Khaly

Personal information
- Full name: Domingos José Gabriel Bandeira
- Date of birth: 27 November 2003 (age 22)
- Place of birth: Luanda, Angola
- Height: 1.92 m (6 ft 4 in)
- Position: Centre-back

Team information
- Current team: Casa Pia
- Number: 3

Youth career
- Primeiro de Agosto

Senior career*
- Years: Team / Apps / (Gls)
- 2021–2024: Primeiro de Agosto
- 2024–2025: Dila Gori / 26 / (0)
- 2025–: Casa Pia / 13 / (0)

International career^{‡}
- 2022: Angola U-20 /  / (1)
- 2024–: Angola / 3 / (0)

Medal record
Men's football
Representing Angola
COSAFA Cup
| Winner | 2024 South Africa |  |

= Khaly =

Angolan footballer (born 2003)

Domingos José Gabriel Bandeira (born 27 November 2003), better known as Khaly, is an Angolan professional football player who plays as centre-back for Casa Pia and the Angola national team.

==Career==
A product of the Angolan club Primeiro de Agosto, Khaly moved to the Georgian club Dila Gori in 2024 in the Erovnuli Liga.
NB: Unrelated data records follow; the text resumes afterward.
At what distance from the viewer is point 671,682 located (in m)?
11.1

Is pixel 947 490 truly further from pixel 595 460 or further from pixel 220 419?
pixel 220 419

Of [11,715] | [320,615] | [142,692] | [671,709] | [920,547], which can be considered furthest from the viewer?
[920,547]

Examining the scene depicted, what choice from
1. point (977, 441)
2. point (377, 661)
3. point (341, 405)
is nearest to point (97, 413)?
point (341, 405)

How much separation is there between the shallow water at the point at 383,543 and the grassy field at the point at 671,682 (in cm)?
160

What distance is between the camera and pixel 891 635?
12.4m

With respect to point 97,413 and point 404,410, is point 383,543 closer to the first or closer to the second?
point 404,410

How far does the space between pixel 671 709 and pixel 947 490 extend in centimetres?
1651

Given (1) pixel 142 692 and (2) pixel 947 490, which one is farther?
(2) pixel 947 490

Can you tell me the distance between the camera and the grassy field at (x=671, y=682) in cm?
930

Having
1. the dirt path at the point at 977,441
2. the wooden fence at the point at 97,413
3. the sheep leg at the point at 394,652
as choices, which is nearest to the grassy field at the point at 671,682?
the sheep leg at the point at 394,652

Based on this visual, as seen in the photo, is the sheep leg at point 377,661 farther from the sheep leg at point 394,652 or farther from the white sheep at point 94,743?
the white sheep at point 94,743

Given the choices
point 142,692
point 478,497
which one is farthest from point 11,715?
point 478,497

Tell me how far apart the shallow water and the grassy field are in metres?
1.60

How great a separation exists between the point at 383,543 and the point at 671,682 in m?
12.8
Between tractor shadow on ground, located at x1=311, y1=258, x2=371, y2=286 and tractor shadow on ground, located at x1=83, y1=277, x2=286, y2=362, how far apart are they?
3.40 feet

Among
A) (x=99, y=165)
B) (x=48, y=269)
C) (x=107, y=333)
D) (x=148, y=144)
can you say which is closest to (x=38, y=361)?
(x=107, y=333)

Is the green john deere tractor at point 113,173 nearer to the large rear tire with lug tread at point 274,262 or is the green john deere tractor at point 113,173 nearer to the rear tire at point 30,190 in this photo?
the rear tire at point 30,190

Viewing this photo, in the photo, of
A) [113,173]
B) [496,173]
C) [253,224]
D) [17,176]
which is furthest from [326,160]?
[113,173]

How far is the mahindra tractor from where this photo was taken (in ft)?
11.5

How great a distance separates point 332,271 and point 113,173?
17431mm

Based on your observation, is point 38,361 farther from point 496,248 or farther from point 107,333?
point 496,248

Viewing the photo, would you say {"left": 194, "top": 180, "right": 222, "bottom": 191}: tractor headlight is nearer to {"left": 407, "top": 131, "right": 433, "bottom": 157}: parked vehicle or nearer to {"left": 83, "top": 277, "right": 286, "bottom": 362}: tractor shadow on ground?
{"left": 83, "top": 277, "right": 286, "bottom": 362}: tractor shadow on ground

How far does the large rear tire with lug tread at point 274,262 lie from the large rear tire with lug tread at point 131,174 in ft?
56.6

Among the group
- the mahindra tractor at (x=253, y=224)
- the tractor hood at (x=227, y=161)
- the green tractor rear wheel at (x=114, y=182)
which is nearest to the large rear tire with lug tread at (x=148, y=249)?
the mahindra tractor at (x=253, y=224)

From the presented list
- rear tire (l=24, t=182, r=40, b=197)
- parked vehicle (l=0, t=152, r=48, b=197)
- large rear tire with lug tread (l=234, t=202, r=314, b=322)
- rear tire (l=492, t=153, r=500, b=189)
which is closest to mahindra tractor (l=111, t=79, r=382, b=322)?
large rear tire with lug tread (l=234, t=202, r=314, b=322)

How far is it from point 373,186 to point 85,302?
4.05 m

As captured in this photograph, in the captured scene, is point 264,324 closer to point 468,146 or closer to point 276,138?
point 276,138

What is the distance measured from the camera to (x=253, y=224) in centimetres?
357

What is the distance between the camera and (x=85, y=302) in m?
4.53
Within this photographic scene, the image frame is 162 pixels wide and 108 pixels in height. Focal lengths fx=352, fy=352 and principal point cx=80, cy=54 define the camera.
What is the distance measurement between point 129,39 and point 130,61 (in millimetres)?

On 31 January 2025, he transferred to Casa Pia in the Portuguese Primeira Liga.

==International career==
Khaly was part of the Angola national team that won the 2024 COSAFA Cup, a 5–0 win over Namibia on 7 July 2024.

==Personal life==
Khaly received his nickname to honour the former Angola international footballer Kali.